28-06-2025
- Climate
- San Francisco Chronicle
Recent Bay Area winds aren't just strong, they're record-breaking
Has the Bay Area been windier than normal recently? Some form of this question has been echoing across the region. On Reddit, a frustrated user kicked up an active thread by asking, 'What's up with the wind lately?' Local wind surfers have been discussing the feistier than usual winds on their own online forums. We've also had a number of our readers ask if it's been unusually windy.
With so many people asking, we decided to look at the data to determine if May and June were indeed exceptionally windy for the Bay Area.
We analyzed average maximum daily wind gusts at five Bay Area airports: Santa Rosa, SFO, Oakland, San Jose, and Livermore. We chose maximum wind gusts over average wind speed because they better reflect the memorable, extreme weather experiences people tend to notice.
The Bay Area's wind patterns in 2025 have indeed been abnormally strong. So far through June 26th, Oakland is on pace to have its windiest month of June on record, with an average wind gust of 34.23 mph, nearly 4 mph higher than the second place year of 2010 — the city has records going back to 1914. Livermore and Santa Rosa, are currently tracking towards a top three windiest June on record.
May was equally remarkable. Oakland tied its second-highest value ever, while San Jose, Santa Rosa and Livermore all posted their third windiest Mays since records began. In fact, all five monitored stations ranked in their top five all-time for May gust intensity.
The longer-term trend is just as striking. Over the past decade, May and June have grown measurably windier across the Bay Area, particularly in the East Bay. Since 2000, SFO, Oakland, Livermore and San Jose have all logged multiple top five wind gust seasons during that window, with 2025 ranking near the top at each.
But why?
To account for this year's windiness, UCLA climate scientist Daniel Swain points to an unusually persistent and eastward-shifted North Pacific High this year. 'This is exactly the pattern you'd expect to generate unusually strong northwesterly winds along the coast and in some of the near-coastal inland valleys,' he said. The tighter pressure gradient between that offshore high and the Central Valley thermal low ramps up wind speeds across the region.

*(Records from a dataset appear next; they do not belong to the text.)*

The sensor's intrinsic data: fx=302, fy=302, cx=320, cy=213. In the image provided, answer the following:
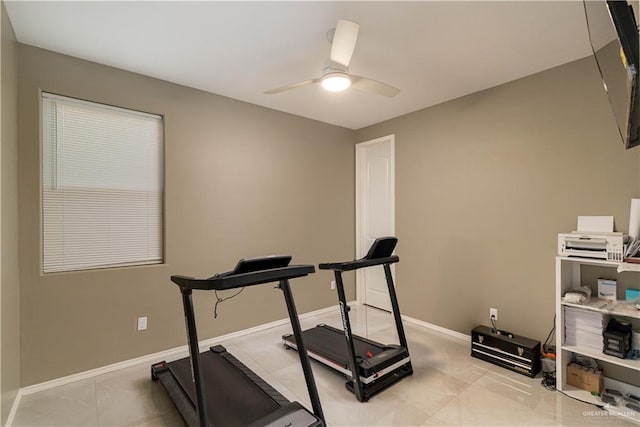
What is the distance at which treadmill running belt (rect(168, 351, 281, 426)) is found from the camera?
1939 millimetres

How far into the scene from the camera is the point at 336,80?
2096 mm

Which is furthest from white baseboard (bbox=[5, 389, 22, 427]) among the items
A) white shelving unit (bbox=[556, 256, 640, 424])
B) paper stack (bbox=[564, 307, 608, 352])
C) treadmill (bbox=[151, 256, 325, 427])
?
paper stack (bbox=[564, 307, 608, 352])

Bay Area wind expert and meteorologist Mike Godsey agrees, citing the powerful gusts on June 20 and 21, which were driven by a particularly intense and low-altitude coastal jet fueled by that same setup.
The longer-term trend is harder to pin down, but there are hints. The Fourth California Climate Assessment projects stronger Bay Area winds as rapid inland warming tightens the seasonal pressure gradient with the cooler coast, a dynamic that peaks in May and June.
And how we measure wind matters, too. As Bay Area meteorologist Jan Null notes, wind observations became automated in the early 2000s, replacing decades of manually eyeballing when the anemometer hit its peak. That suggests the long-term data should be viewed with some caution.
Still, if you've felt like it's been windier than usual this year, you're probably not wrong. And you're definitely not alone.